Ajusto el espejo retrovisor y veo el Honda Accord colocado detrás de nosotros, listos para salir. Es una mañana de principios de verano y las calles de la ciudad están repletas de paseantes que disfrutan de una jornada de sol. Sin niebla. Sin lluvia. Sin trabajar. No son demasiadas en una ciudad como Seattle. Pero eso multiplica también el número de chicas morenas que podrían estar acechando. Eso si es que Leila aún es morena. Podría haberse teñido el pelo para disimular su apariencia, como medida de precaución en el caso de que de verdad tenga pensado cometer una locura. Pero no, no lo haría. No se teñiría el pelo. Leila conoce mis preferencias, y lo que le dijo a Anastasia fue “¿Qué tienes tú que yo no tenga?”. Es evidente que va a intentar parecerse a ella lo máximo posible. Más aún de lo que ya lo hace. Y es que el parecido es asombroso… Mirando a Anastasia con el rabillo del ojo pienso lo diferentes que pueden llegar a ser dos mujeres que se parecen tanto.
- ¿Todas tus sumisas eran morenas? -me pregunta, como leyendo mi pensamiento.
- Sí.
Todas mis sumisas… Es la primera vez que alguien me pregunta estas cosas. Todas ellas, todas mis sumisas, como dice Anastasia, firmaban un contrato de confidencialidad y discreción. Además, todas ellas pertenecían al mundo del bondage, del sadomasoquismo. Y en este mundo no se hacen ese tipo de preguntas. Uno ordena, y el otro obedece. Se trata de un pacto. Tal vez incómoda por lo escueto de mi respuesta, Anastasia añade:
- Solo preguntaba, por pura curiosidad.
- Ya te dije que prefería a las morenas.
- La señora Robinson no es morena -espeta, soltando de pronto las palabras como si le quemaran en la boca. Y le tienen que quemar. Estoy seguro.

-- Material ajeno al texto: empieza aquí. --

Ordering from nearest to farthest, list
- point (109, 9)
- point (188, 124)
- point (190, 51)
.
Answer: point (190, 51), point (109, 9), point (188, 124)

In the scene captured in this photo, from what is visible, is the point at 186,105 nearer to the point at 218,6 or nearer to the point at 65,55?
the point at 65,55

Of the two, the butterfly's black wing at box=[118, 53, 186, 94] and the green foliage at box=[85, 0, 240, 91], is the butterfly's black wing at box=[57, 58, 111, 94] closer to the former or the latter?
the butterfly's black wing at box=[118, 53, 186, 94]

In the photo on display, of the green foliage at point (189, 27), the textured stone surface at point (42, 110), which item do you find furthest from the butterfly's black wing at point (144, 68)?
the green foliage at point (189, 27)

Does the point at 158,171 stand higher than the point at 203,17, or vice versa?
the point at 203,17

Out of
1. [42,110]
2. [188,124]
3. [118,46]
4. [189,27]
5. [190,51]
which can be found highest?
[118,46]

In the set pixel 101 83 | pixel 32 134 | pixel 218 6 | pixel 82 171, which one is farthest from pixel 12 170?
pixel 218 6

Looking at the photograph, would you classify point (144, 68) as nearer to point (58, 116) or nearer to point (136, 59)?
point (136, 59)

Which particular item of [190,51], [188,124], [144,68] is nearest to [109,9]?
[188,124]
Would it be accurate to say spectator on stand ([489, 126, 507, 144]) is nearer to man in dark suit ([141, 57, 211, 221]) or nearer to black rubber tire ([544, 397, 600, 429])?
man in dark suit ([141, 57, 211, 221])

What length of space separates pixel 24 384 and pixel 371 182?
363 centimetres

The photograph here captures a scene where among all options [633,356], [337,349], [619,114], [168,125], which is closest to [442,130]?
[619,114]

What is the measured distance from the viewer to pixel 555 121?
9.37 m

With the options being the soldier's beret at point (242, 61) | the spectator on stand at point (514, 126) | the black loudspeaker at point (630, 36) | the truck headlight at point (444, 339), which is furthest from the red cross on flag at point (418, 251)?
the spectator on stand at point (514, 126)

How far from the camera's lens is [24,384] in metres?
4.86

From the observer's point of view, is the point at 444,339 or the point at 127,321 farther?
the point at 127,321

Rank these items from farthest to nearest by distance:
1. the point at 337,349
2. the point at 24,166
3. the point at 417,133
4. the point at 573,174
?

-Probablemente esa es la razón -respondo con naturalidad, sin entrar al trapo del sobrenombre tan despectivo que sigue empeñada en utilizar para referirse a Elena-. Con ella ya tuve suficientes rubias para el resto de mi vida.
- Supongo que estás de broma -murmura, molesta.
- Sí, lo estoy -respondo yo con la misma frialdad. Rara broma ésta de la que nadie se ríe.
Durante unos minutos circulamos en silencio, sumidos en nuestros pensamientos. Yo, en reconocer cualquier rasgo de Leila en todas las mujeres que nos cruzamos y Ana, supongo que reconocomiéndose en mi pasado.
- Cuéntame cosas de ella.
Bingo. Efectivamente, ella iba dándole vueltas a mi pasado. Pero casi prefiero contarle yo que responder a sus incómodas preguntas cargadas de veneno. Así puedo controlar también lo que no quiero contarle. Puedo omitir aquella tarde en la que yo, siendo aún un chaval, descubrí por primera vez en qué consiste estar al servicio de un Amo. De una Ama, más bien.
Recuerdo que era una tarde de viento, de lluvia. Recuerdo el olor a humedad en la calle, y las hojas secas, caídas de los árboles, alfombrando el suelo, justo a la entrada del garaje de su casa. Y cómo de pronto su actitud hacia mí cambió. Se rompió la barrera que separa al hijo de su amiga de su potencial sumiso. Elena me enseñó todo lo que sé.
- ¿Qué quieres saber?
- Mmm… Cuéntame en qué consiste vuestro acuerdo empresarial.
No sé a quién tengo que dar las gracias pero gracias. Ya me estaba temiendo una pregunta sobre los orígenes de nuestra relación. Pero esta parte sí que puedo explicársela.
- Es sencillo. Yo soy el socio capitalista, es decir, yo fui el que puso el dinero en primer lugar para montar el negocio. No es que me interese el mundo de los salones de belleza pero Elena lo ha convertido en todo un éxito empresarial. Simplemente invertí al principio, y la ayudé a poner el proyecto en marcha.
- ¿Y por qué lo hiciste? Es decir, si no te interesaba montar un centro de belleza, no veo por qué ibas a invertir tu dinero en uno –no sé si son celos o desdén camuflando celos, pero está claro que Elena no le gusta, y quiere encontrar una forma de encontrar la piedra frágil en mi relación con ella. No va a suceder.
- Porque se lo debía –respondo, dejando bien claro que ella es alguien importante.
- ¿Cómo que se lo debías?
- Porque al dejar la universidad ella me prestó dinero para empezar mi primer negocio. Cien mil dólares.
- ¿A qué universidad fuiste?
- A Harvard, pero lo dejé antes de terminar, a los dos años -mientras Anastasia me pregunta por mi pasado académico me viene a la cabeza el día que nos conocimos. La mierda de preguntas que traía preparadas para la entrevista que su amiga Kate había escrito.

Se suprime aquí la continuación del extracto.